What to do about international environmental problems is not so easy. Like you, I’m an individual who finds it hard to conceive of the fact that 1.2 billion people--1 in 5 people living on the planet today, do not have clean drinking water. And twice that number don’t have adequate sanitation...and those are conservative numbers from the United Nations.

What I’ve done, since it seems impossible to do anything on a macro level, is to think of it in terms of a micro level. Find and contribute to a group that works on clean water projects in poor nations. It might be a large U.S. or international organization--religiously affiliated or otherwise--or it might be a much smaller grassroots group.

There are lots of such organizations. One that’s local and that I’ve worked with as a volunteer board member is the Cottonwood Foundation, based in White Bear Lake, and founded by a couple of state employees in the early 1990s and known pretty much by word of mouth. It provides $1,000 grants to small grassroots organizations around the world...and in some of these places, $1,000 will really do something. It can build a dozen houses or provide a new room for a schoolhouse and pay a teacher’s salary for a year.

One application that I saw recently relating to water---and many of them do---described a colony in northern India in which 42 families, including 200 people, lived on government land outside a village.
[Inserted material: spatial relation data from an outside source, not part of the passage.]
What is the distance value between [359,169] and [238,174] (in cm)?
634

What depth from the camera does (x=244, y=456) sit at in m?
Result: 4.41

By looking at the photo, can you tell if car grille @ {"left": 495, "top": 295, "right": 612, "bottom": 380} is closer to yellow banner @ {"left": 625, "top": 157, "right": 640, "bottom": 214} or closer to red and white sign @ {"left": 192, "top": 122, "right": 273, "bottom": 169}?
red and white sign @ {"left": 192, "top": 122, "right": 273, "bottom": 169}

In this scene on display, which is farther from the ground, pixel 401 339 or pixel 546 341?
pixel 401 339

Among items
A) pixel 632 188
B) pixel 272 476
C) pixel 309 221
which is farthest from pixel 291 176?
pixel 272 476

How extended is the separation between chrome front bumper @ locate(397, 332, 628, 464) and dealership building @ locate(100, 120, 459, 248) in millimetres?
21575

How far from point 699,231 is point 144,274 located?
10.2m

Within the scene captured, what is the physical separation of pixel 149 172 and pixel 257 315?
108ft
The people aren’t allowed in the village because they’re the lowest caste, and make their living by filling the lowest pay jobs in factories, workshops, construction...and even scavenging. They couldn’t live in the village, but they could draw water from the village well, which meant a 3 to 4 hour roundtrip hike each day for women to get it. So the letter was asking for $1,000 to dig their own well. They had a site, they’d raised $80, they had volunteer labor ready to work on it, but they needed $1000 to have it drilled, and to buy the steel casings, hand pumps and other equipment.
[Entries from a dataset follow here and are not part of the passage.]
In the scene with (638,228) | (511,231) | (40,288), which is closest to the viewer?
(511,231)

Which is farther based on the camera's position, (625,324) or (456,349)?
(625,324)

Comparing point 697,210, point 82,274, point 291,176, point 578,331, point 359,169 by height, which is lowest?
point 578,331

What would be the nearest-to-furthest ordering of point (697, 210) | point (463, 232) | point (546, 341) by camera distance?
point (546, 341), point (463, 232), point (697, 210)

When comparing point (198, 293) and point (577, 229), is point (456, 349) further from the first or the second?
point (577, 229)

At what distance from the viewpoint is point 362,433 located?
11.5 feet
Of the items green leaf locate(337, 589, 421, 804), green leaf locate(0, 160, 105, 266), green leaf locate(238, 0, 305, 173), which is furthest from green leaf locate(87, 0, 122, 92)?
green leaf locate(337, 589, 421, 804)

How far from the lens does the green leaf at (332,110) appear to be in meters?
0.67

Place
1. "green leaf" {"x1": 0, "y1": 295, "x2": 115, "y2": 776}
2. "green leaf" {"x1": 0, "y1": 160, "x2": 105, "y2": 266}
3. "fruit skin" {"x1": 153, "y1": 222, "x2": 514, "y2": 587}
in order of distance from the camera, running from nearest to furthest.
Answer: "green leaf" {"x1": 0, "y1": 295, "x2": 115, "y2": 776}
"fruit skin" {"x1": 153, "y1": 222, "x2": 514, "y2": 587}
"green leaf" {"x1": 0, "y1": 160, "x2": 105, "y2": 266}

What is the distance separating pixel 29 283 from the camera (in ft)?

The foundation awarded them a grant, and the work is nearing completion. I’ll never go there, but that little speck on the planet now has a better life. It’s something. It has to count for something, that the 1.2 billion people without clean water has now been reduced by 200. In closing, let me say that water and air and land are not our largest environmental problem. The largest environmental problems are Poverty and Greed. It’s a moral issue. It’s a political issue. It’s a values issue. It’s a justice issue. It’s something that we can address. We have the power to make things better.